Mereka berpegang teguh pada keyakinan buta bahwa putra mereka masih hidup—bahwa ia tidak mungkin mengkhianati teman-temannya atau membunuh banyak orang demi ambisinya sendiri.

Meskipun demikian, mereka tetap dipenuhi dengan kebencian dan kemarahan, menyalahkan Shinji dan Yoshiki karena tidak membawa anak mereka pulang, serta karena telah mencemarkan nama baik anak mereka.

Ucapan Shinji dan Yoshiki tidak bisa mencapai hati mereka. Bahkan sebaliknya, Keluarga Hiyama mencaci maki mereka berdua dengan sebutan penghianat, menghamburkan hinaan keji yang tidak pantas didengar terhadap Aiko dan Hajime, dan pada akhirnya, bahkan mencoba melakukan kekerasan...

Karena kenyataan bahwa mereka tidak mampu membuat putra mereka bertobat maupun membawanya pulang, Aiko mencoba untuk menerima semua itu dengan lapang dada—dan itulah batas akhir kesabaran Hajime.

Sebuah “tekanan” tanpa ampun. Bahkan para pejuang berpengalaman pun akan menjadi seperti katak yang dipaku oleh tatapan ular di hadapannya, apalagi orang biasa, yang mustahil bisa menahannya. Diselimuti rasa takut hingga tubuh mereka gemetar dan kaki mereka lumpuh, Hajime menatap mereka dengan mata sedingin es dan berkata:

—Satu hal ini akan Aku katakan.
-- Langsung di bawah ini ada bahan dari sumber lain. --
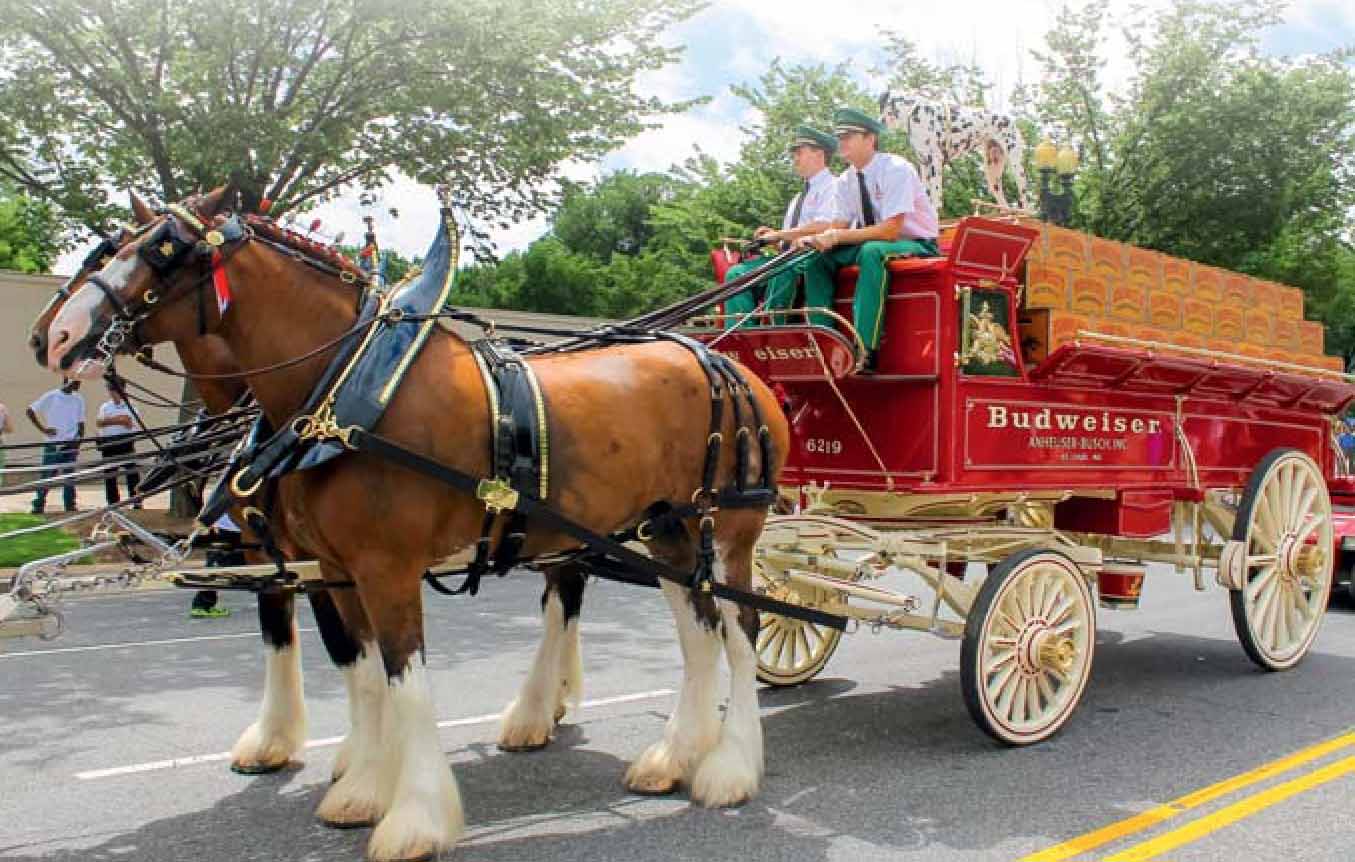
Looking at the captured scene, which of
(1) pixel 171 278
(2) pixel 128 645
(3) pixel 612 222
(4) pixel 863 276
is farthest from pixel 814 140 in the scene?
(3) pixel 612 222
Mulai sekarang, kalian bebas berpikir dan percaya apa pun yang kalian mau. Tapi aku tidak menyesal, dan aku juga tidak berniat meminta maaf. Jika kalian berani menyentuh keluargaku atau teman-temanku, bersiaplah menerima konsekuensinya.

Bahkan jika mereka biasanya adalah orang-orang baik, bahkan jika mereka sangat menantikan kembalinya putra mereka, bagi Hajime semua itu tidak ada artinya.

Dia sudah repot-repot datang untuk menjelaskan. Itulah bentuk ketulusan dan pertimbangan maksimal dari Hajime. Sebab Hiyama Daisuke tetaplah seorang “musuh” yang telah membunuh “Orang yang berharga” bagi Hajime.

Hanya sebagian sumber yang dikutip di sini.